**Raw data**.
────────────────

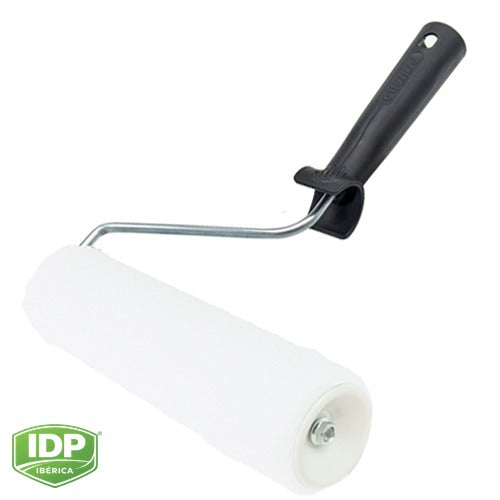 Rodillo Pro Ø 50 Microfibra Flow Biofinish, 22 cm. M.PP., maquinaria de limpieza industrial IDP para pavimentos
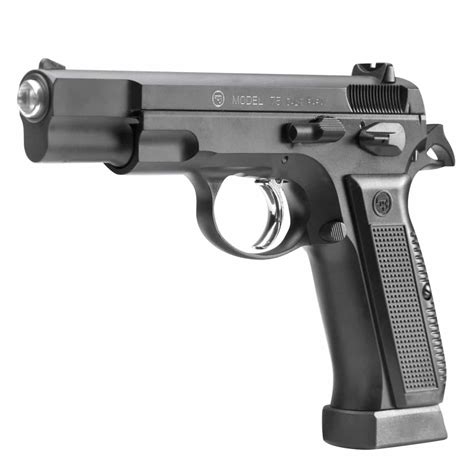 Pistola Cz Asg Airgun Blowback Full Metal Mm Co Prime Guns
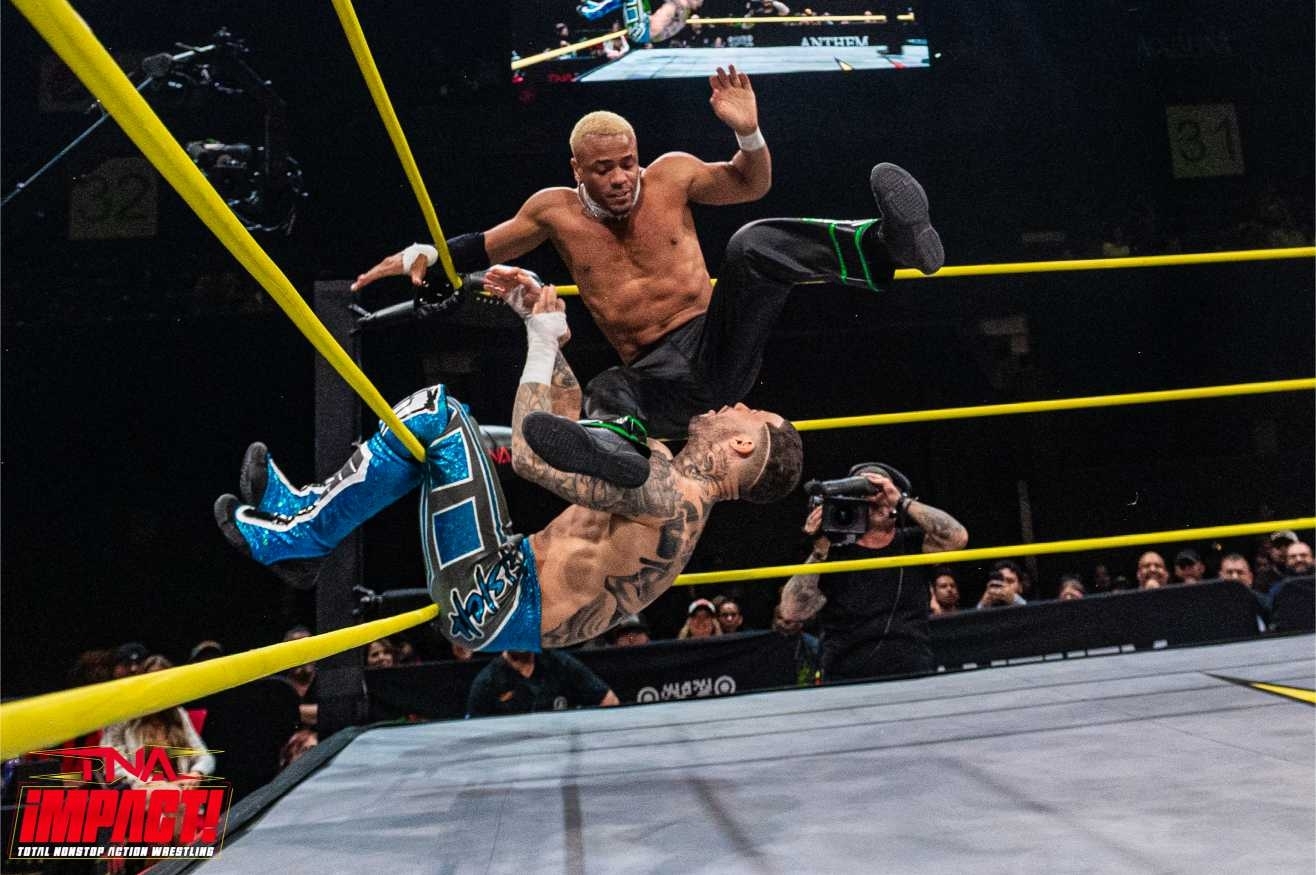 iMPACT! January 1, 2026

────────────────

Everything in the preceding material must be transcribed exactly, except the images.

**Your response**.
 Rodillo Pro Ø 50 Microfibra Flow Biofinish, 22 cm. M.PP., maquinaria de limpieza industrial IDP para pavimentos
 Pistola Cz Asg Airgun Blowback Full Metal Mm Co Prime Guns
 iMPACT! January 1, 2026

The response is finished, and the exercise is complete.